Exercise requirements
Please return every line in the listing below that contains the word "armrest".

Data records
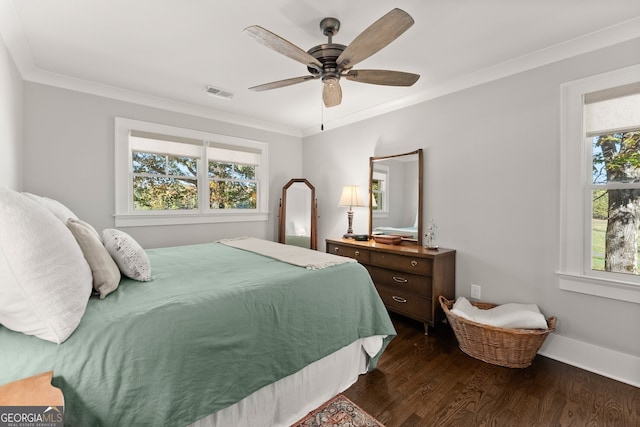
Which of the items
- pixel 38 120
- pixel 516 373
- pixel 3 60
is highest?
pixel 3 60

--

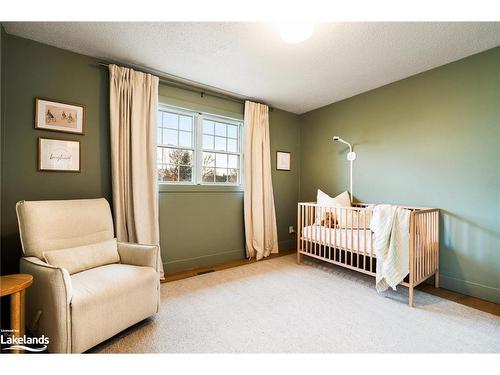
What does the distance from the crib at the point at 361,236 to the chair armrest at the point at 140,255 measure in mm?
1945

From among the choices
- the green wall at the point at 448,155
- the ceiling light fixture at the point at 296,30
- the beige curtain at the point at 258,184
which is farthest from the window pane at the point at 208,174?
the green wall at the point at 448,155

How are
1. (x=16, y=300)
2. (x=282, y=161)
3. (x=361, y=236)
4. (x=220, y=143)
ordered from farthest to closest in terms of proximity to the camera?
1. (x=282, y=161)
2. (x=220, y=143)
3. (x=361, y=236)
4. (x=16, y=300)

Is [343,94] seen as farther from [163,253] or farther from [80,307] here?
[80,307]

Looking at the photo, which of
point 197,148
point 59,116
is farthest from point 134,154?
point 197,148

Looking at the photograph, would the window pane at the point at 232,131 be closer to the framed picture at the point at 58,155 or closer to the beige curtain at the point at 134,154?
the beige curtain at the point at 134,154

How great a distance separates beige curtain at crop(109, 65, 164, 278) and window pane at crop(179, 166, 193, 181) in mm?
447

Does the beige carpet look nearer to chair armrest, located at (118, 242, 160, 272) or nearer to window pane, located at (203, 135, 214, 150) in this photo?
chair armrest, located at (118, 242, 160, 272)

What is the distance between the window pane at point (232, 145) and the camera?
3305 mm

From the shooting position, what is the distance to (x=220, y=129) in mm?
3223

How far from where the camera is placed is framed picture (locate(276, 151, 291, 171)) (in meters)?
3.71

Problem solution
What does the distance from the crib at the point at 361,236 to the chair armrest at the point at 140,255 measure in mm?
Does the beige carpet look nearer to chair armrest, located at (118, 242, 160, 272) or nearer to window pane, located at (203, 135, 214, 150) in this photo?
chair armrest, located at (118, 242, 160, 272)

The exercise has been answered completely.